How successful is the drug-free in vitro fertilization (IVM) method? - Dr. Senai Aksoy

How successful is the drug-free in vitro fertilization (IVM) method?

If you are looking for an answer to the question of how beneficial and successful drug-free IVF applications offered to patients who long for a child and resort to the IVF method are, be sure to read this article.

IVM, or in vitro maturation, is an alternative to IVF treatment and involves the maturation of eggs in a laboratory setting. This method has been in use since the late 1990s. In IVM, immature eggs are collected with minimal or no drug usage, matured externally, and then fertilized and transferred.

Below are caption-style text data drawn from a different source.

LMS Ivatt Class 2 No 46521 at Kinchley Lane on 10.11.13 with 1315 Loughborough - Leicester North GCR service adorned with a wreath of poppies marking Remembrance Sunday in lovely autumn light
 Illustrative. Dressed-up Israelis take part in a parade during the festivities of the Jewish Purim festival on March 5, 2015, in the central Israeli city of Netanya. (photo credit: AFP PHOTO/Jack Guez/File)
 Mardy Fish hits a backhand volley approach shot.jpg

The method was first introduced to perform IVF without using drugs in women with polycystic ovary syndrome (PCOS) who respond excessively to medications.

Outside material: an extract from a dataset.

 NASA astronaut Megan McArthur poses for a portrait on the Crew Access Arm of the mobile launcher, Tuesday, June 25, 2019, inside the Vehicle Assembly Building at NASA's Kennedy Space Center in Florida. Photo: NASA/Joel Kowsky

What are the benefits of IVM?

Women with polycystic ovary syndrome are extremely sensitive to the effects of drugs that stimulate the ovaries, called gonadotropins. As a result, they are prone to a complication called ovarian hyperstimulation syndrome (OHSS), which requires hospitalization and treatment. 

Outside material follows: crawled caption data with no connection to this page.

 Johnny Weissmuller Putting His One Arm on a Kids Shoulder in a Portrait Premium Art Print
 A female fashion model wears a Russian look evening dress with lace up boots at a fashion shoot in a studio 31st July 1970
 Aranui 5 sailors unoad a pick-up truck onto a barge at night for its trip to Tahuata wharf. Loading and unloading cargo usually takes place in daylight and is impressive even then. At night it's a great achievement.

Hormones secreted during pregnancy, in particular, further stimulate the ovaries that the drugs have already stimulated. Consequently, fluid leaks into the abdominal cavity and blood clotting problems occur. When IVF is performed without stimulating the ovaries with drugs, the risk of OHSS is eliminated.

IVF success rates

The main feature that sets the IVM method apart from IVF performed with drugs is the absence of drug use. However, pregnancy rates with IVM are lower than with IVF performed with drugs. The main reason IVM has not become more widespread, despite its advantages, is that success rates are not at the desired level. Introducing new and more advanced IVM culture media will inevitably lead to the widespread use of this technique.

No scientific evidence yet

There is no scientific evidence regarding the use of IVM in women who have previously had unsuccessful IVF attempts and women whose ovaries respond poorly to drugs. Presenting this method, currently used in a very limited patient group, as a panacea for all problems is extremely problematic.